This study is subject to several limitations. First, self-reported use of e-cigarettes, cigarettes, and other tobacco products may introduce recall bias and social desirability bias [43]. Second, the small sample size of adolescent e-cigarette users in the PATH study prevented us from conducting a mediation analysis to further examine whether the sex differences could be partially attributed to different nicotine dependence levels between boys and girls. Future studies are needed to explore the mechanisms of the differential effects characterized by sex and other potential characteristics. Third, the association between e-cigarette use at baseline waves and subsequent cigarette smoking identified in this study did not represent a true causal relationship. However, our study did control for a wide range of potential confounding factors and established a temporal relationship and chronological sequence between e-cigarette use and subsequent cigarette smoking, addressing most, if not all, of the concerns and criticisms on the current literature regarding the potential gateway effect of e-cigarettes to cigarette smoking [5,44,45,46].

5. Conclusions

This study’s findings highlighted the important sex differences in the longitudinal association between initial e-cigarette use and subsequent cigarette smoking among U.S. adolescents. Efforts to curb the adolescent vaping epidemic may have added benefits to reduce cigarette initiation, particularly among adolescent boys. Sex-specific tobacco control interventions may be warranted to reduce youth tobacco use. In addition, targeted tobacco control interventions, focusing on youth with severe mental health conditions, are warranted. Finally, continued efforts are needed to monitor tobacco and cigarette transitions among youth, particularly among vulnerable and high-risk youth subpopulations.

Supplementary Materials

The following are available online at https://www.mdpi.com/1660-4601/18/4/1695/s1, Table S1: Items for internalizing and externalizing mental health problems, Table S2: Percentage of ever cigarette smoking at each follow-up wave by covariates at its corresponding baseline wave among baseline never cigarette smokers, Table S3: Adjusted odds ratios (aORs) of ever cigarette smoking at 12-month follow-up waves among adolescents (12–17 years of age) who were never cigarette smokers at baseline waves, Table S4: Adjusted odds ratios (aORs) from subgroup analysis for adolescent boys and girls, Table S5: E-cigarette dependence among P30D e-cigarette users for adolescent boys and girls (aged 12–17).

Author Contributions

Conceptualization, Z.D. and J.H.; methodology, Z.D., J.H., and Y.W.; formal analysis, Z.D. and Y.W.; writing—original draft preparation, Z.D.; writing—review and editing, Z.D., Y.W., and J.H.; project administration J.H., Z.D., and Y.W.; funding acquisition, J.H. All authors have read and agreed to the published version of the manuscript.

Funding

This research was funded by the National Institutes of Health (NIH), grant number R01CA194681.
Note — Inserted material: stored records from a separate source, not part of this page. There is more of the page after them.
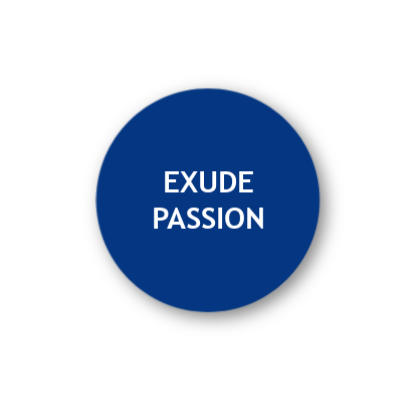 VALUES passion (2).png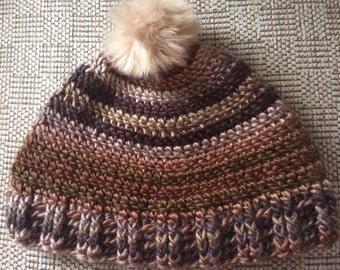 Pom Pom Crochet Adult Hat, Striped Hat, Boutique Hat, Ski Hat, Winter Hat, Adult Winter Hat, Multi Colored Hat, Adult Hats, Faux Fur Pom pom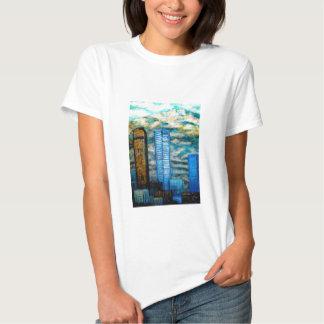 Pintura del paisaje urbano de Denver, ropa de la Camisas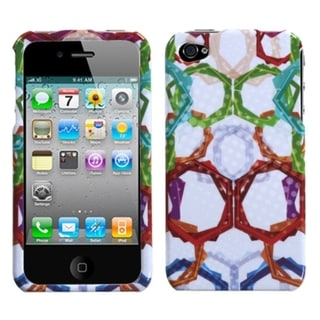 BasAcc Winter Rings Case for Apple iPhone 4/ 4S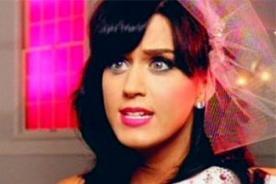 Katy Perry se arrepiente de rechazar oferta en filme Criadas y Señoras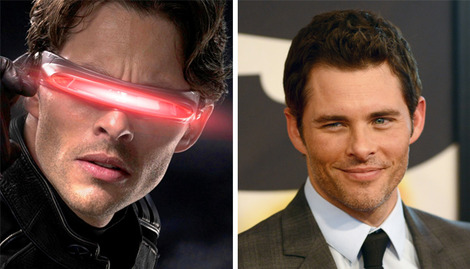 X-Men: Will Cyclops make a death-defying return?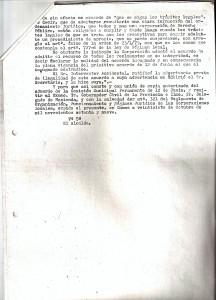 27 de Enero de 1977. Respuesta al Juzgado sobre la forma de financiación de las Obras en la Bda. Mallorca.2 de 2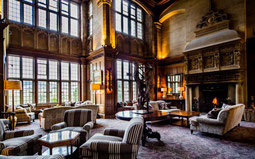 Bovey Castle Great Hall mit Kamin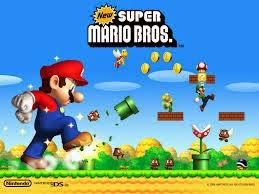 tai game Super Mario offline mien phi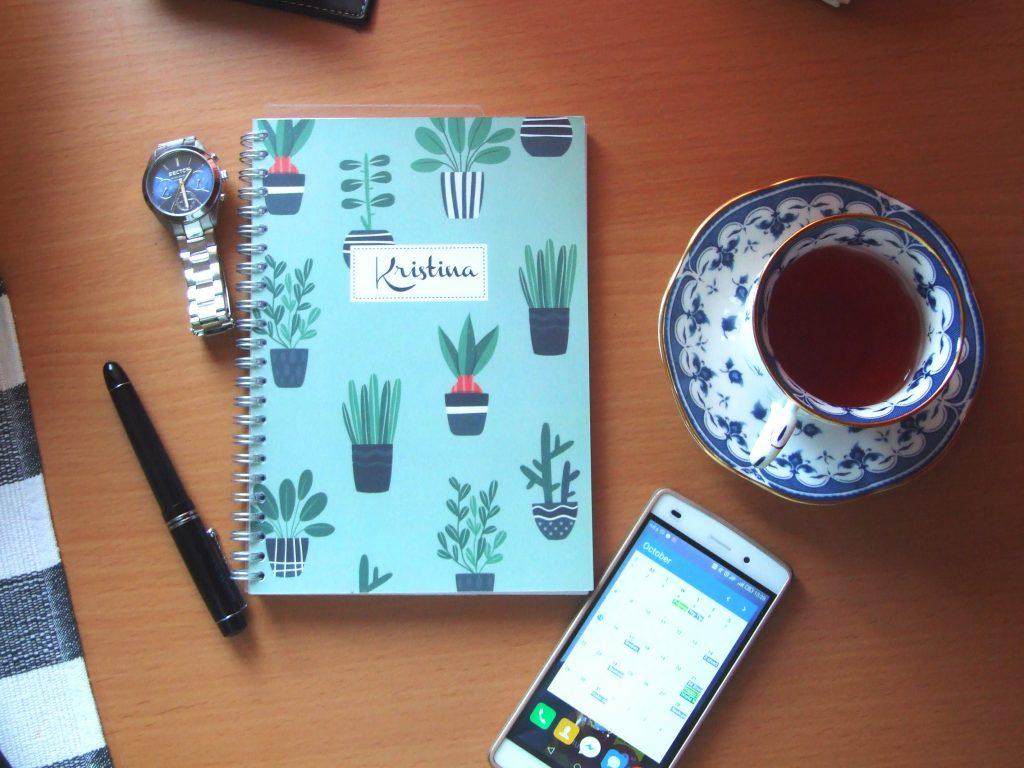 Nekad je dobro i napraviti pauzu © According to Kristina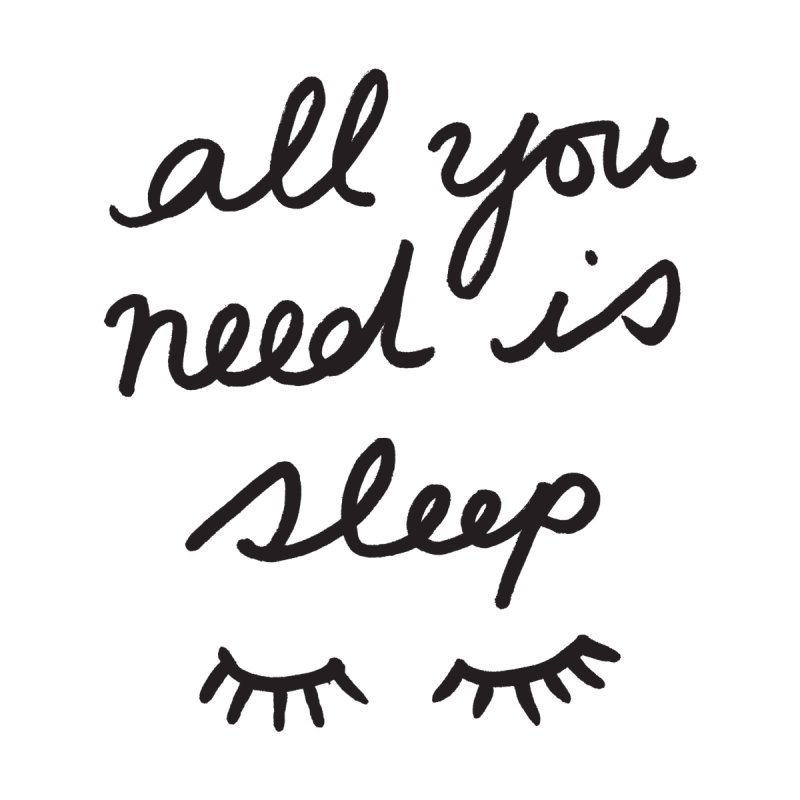 All You Need Is Sleep Home Rug by foxandeagle's Artist Shop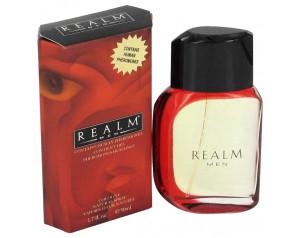 REALM by Erox Cologne Spray...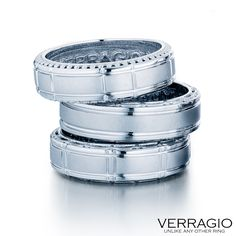 Verragio Men's Wedding Bands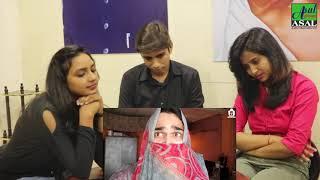 BB Ki Vines- | Pati, Patni aur Woh Reaction By SSC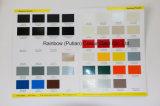 Carte libre d'ombre de peinture de fini de lustre de modèle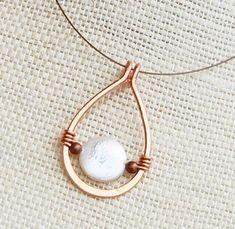 Copper Necklace. Minimalist. Copper. Coin. Pearl. Drop. Wire Jewelry.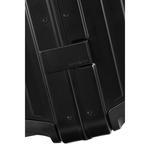 Samsonite Lite-Box - Alu Spinner 4 Tekerlekli 55cm 2010044554002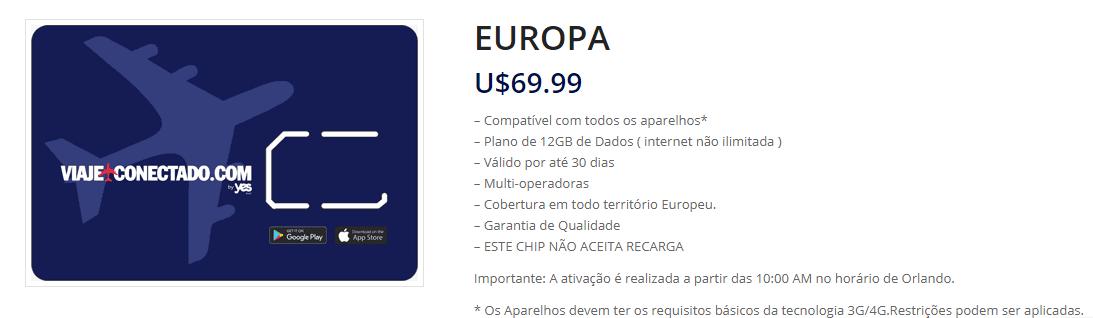 Viaje Conectado Europa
Institutional Review Board Statement

Ethical review and approval were waived for this study, because this study involved only secondary data analysis of de-identified PATH survey data, which was deemed as a non-human subject study by the Georgia State University Institutional Review Board (GSU-IRB).

Informed Consent Statement

Informed consent was obtained from all subjects involved in the study.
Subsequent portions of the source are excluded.